Failed scheduling when using Deployment with host port


#1

Hi Kubernetes community,

I’m running into an issue when deploying a Deployment with host port enabled. Couldn’t find any exact same issues after searching for a while so I’m here:) Environment setup can be simplified to the list below:

  • Kubernetes 1.11.6-gke.2
  • Google Kubernetes Engine
  • A regular cluster with 3 nodes
  • The Deployment has 3 replicas and host port 80 enabled
  • Each node gets 1 pod deployed
  • kubectl apply -f <file> is used to trigger the deployment
  • The manifest file looks like this

apiVersion: apps/v1
kind: Deployment
metadata:
name: helloworld
spec:
replicas: 3
selector:
matchLabels:
name: helloworld
template:
metadata:
labels:
name: helloworld
spec:
containers:
- name: helloworld
image: helloworld:v1
ports:
- containerPort: 80
hostPort: 80

The first time deployment always works as there were no pods in the cluster. However, subsequent deployments (with a different image) couldn’t finish. There is always 1 new pod showing up with “Pending” status and it’ll be stuck there until I manually delete it.

$ kubectl get pods -n helloworld

helloworld-5879f57677-cvbnv 1/1 Running 0 2h
helloworld-5879f57677-cxrbl 1/1 Running 0 2h
helloworld-5879f57677-glsc9 1/1 Running 0 2h
helloworld-5c786bf9fc-29mcc 0/1 Pending 0 1h

kubectl describe this new pod shows something like:

Type Reason Age From Message


Warning FailedScheduling 2s (x108 over 5m) default-scheduler 0/3 nodes are available: 3 node(s) didn’t have free ports for the requested pod ports.
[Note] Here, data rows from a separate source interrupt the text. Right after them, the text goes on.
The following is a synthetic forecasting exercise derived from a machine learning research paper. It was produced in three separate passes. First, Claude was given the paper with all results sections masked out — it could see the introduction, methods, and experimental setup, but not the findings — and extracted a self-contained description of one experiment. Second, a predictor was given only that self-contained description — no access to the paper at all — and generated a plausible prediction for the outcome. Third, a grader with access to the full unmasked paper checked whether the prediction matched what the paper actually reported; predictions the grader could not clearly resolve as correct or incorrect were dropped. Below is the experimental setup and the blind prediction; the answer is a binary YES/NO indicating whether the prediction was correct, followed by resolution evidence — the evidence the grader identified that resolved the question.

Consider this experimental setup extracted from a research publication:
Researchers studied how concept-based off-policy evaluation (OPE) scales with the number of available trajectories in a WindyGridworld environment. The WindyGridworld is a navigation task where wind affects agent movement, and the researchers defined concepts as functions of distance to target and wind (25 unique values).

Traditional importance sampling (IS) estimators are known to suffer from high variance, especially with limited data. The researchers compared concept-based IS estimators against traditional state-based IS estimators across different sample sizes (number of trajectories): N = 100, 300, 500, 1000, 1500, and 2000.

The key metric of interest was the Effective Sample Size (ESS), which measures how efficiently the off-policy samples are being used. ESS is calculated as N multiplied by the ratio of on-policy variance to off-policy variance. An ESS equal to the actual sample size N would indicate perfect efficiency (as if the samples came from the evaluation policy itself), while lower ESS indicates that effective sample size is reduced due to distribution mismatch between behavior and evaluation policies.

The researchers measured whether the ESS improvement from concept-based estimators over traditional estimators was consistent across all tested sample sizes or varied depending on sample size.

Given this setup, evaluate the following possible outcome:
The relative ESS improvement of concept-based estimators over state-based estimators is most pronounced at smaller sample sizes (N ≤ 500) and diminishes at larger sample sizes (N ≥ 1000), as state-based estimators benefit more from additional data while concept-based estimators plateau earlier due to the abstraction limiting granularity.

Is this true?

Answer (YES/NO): NO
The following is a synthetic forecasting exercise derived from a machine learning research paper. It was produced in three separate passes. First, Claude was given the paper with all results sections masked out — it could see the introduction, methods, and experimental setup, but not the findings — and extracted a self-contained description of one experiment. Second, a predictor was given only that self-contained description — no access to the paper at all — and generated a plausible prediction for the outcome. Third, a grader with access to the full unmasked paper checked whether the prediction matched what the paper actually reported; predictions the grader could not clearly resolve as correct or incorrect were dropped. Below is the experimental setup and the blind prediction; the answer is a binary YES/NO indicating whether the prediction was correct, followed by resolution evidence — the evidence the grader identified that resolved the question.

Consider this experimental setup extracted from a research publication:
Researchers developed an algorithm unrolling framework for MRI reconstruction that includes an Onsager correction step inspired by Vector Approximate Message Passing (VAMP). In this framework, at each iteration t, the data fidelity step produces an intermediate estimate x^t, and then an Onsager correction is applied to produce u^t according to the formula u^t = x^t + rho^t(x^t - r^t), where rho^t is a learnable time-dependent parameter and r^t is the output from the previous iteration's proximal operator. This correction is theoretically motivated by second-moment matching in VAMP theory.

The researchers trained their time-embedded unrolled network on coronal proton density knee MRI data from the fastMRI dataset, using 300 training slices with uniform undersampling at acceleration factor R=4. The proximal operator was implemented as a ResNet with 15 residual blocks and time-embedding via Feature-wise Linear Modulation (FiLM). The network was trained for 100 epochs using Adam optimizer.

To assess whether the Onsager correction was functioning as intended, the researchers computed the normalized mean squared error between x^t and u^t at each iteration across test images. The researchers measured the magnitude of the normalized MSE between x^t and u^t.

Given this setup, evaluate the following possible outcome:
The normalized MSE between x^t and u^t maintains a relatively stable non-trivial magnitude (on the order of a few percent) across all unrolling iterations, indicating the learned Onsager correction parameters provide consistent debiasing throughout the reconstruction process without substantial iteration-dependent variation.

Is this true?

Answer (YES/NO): NO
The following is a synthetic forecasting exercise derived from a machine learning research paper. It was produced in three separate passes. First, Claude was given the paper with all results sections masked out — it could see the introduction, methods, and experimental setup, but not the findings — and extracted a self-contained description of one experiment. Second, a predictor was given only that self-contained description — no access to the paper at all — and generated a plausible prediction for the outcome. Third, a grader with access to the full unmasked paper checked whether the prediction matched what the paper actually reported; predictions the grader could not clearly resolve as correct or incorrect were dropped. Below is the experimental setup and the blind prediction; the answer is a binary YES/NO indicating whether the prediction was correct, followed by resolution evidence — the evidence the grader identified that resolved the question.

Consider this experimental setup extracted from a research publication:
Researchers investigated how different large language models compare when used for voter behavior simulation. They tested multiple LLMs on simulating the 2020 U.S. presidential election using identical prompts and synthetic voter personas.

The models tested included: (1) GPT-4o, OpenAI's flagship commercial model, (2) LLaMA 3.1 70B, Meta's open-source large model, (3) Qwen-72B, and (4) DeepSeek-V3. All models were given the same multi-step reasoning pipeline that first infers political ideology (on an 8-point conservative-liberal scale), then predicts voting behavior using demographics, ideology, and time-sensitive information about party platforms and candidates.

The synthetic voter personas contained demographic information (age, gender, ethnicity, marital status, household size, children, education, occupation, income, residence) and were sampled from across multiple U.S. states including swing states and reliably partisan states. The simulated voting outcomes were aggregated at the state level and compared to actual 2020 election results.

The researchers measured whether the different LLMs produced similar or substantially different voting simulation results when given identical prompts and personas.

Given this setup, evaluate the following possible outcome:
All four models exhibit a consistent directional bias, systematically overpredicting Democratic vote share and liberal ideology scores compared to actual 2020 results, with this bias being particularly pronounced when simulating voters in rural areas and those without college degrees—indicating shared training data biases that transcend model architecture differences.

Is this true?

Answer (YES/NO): NO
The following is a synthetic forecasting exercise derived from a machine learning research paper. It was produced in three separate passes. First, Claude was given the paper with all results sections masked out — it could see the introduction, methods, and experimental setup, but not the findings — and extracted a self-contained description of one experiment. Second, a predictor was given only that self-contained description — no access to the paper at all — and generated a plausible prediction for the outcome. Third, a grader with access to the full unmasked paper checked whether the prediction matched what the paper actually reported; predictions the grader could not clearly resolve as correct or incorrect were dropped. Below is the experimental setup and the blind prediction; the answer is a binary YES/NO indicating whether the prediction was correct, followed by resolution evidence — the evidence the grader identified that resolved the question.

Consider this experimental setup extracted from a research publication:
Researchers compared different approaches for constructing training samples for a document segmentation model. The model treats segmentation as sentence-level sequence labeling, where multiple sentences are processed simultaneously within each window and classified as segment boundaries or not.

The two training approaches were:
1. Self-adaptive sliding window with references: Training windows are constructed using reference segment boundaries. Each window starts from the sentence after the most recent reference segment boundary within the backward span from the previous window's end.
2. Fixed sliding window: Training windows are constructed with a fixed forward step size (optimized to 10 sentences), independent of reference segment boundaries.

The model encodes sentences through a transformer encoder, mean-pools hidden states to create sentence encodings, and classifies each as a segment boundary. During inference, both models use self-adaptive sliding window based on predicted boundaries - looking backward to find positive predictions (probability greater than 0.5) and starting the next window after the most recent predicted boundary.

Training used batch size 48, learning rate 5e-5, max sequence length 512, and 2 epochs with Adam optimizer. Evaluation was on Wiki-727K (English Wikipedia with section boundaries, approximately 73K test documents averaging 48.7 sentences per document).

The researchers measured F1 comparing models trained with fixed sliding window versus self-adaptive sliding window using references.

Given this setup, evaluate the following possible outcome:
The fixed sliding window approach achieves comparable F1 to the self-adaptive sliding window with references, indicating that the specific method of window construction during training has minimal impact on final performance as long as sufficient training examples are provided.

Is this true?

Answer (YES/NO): NO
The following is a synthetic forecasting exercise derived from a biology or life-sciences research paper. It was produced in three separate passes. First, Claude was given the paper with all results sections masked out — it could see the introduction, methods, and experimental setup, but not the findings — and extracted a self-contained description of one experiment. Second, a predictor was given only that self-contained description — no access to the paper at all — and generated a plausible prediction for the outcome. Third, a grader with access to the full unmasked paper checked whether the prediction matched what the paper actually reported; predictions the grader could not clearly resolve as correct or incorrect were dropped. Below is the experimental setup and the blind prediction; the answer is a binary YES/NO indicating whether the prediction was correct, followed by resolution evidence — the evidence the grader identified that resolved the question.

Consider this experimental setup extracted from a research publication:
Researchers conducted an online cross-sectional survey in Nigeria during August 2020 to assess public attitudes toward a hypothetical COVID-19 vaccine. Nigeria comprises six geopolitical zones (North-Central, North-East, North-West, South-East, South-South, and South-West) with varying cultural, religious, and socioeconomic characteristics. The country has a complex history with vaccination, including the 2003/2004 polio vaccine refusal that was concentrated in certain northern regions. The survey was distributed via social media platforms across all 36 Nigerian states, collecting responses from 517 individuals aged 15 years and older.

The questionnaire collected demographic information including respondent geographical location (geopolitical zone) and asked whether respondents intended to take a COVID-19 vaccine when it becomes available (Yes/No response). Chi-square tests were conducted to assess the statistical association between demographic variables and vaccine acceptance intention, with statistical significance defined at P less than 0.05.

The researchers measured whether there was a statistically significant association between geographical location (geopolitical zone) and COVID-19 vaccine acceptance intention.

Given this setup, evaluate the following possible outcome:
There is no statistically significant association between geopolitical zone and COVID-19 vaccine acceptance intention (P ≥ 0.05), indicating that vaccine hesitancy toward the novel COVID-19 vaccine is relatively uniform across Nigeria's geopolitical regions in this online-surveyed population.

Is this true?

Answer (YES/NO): NO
It appears that default-scheduler doesn’t attempt to terminate any running pods first before creating a new pod, which explains why scheduling failed as there is no free port. It puzzles me even more that the problem disappeared after I switched from Deployment to DaemonSet, which ends up with the same effect of having 1 pod per node. Any subsequent deployments to DaemonSet simply go through, for example:

$ kubectl get pods -n helloworld --watch
NAME READY STATUS RESTARTS AGE
helloworld-6h4b4 1/1 Running 0 37s
helloworld-9zvrr 1/1 Running 0 37s
helloworld-hx84p 1/1 Running 0 37s
helloworld-hx84p 1/1 Terminating 0 1m
helloworld-hx84p 0/1 Terminating 0 1m
helloworld-hx84p 0/1 Terminating 0 1m
helloworld-hx84p 0/1 Terminating 0 1m
helloworld-9hslf 0/1 Pending 0 0s
helloworld-9hslf 0/1 ContainerCreating 0 0s
helloworld-9hslf 1/1 Running 0 2s
helloworld-9zvrr 1/1 Terminating 0 1m
helloworld-9zvrr 0/1 Terminating 0 1m
helloworld-9zvrr 0/1 Terminating 0 1m
helloworld-9zvrr 0/1 Terminating 0 1m
helloworld-4f4cc 0/1 Pending 0 0s
helloworld-4f4cc 0/1 ContainerCreating 0 0s
helloworld-4f4cc 1/1 Running 0 2s
helloworld-6h4b4 1/1 Terminating 0 1m
helloworld-6h4b4 0/1 Terminating 0 1m
helloworld-6h4b4 0/1 Terminating 0 1m
helloworld-6h4b4 0/1 Terminating 0 1m
helloworld-6h4b4 0/1 Terminating 0 1m
helloworld-lbqbd 0/1 Pending 0 0s
helloworld-lbqbd 0/1 ContainerCreating 0 0s
helloworld-lbqbd 1/1 Running 0 2s

Note that it’s trying to terminate “helloworld-hx84p” before creating “helloworld-9hslf”

My questions are:

  1. Why Deployment doesn’t work for this scenario (number of pods with host port is equal to number of nodes and each node gets 1 pod) but DaemonSet does?
  2. Is DaemonSet controller v.s. default scheduler related to this issue? DaemonSet - Kubernetes
  3. If the difference is caused by DaemonSet controller v.s. default scheduler, how to handle this scenario with default scheduler?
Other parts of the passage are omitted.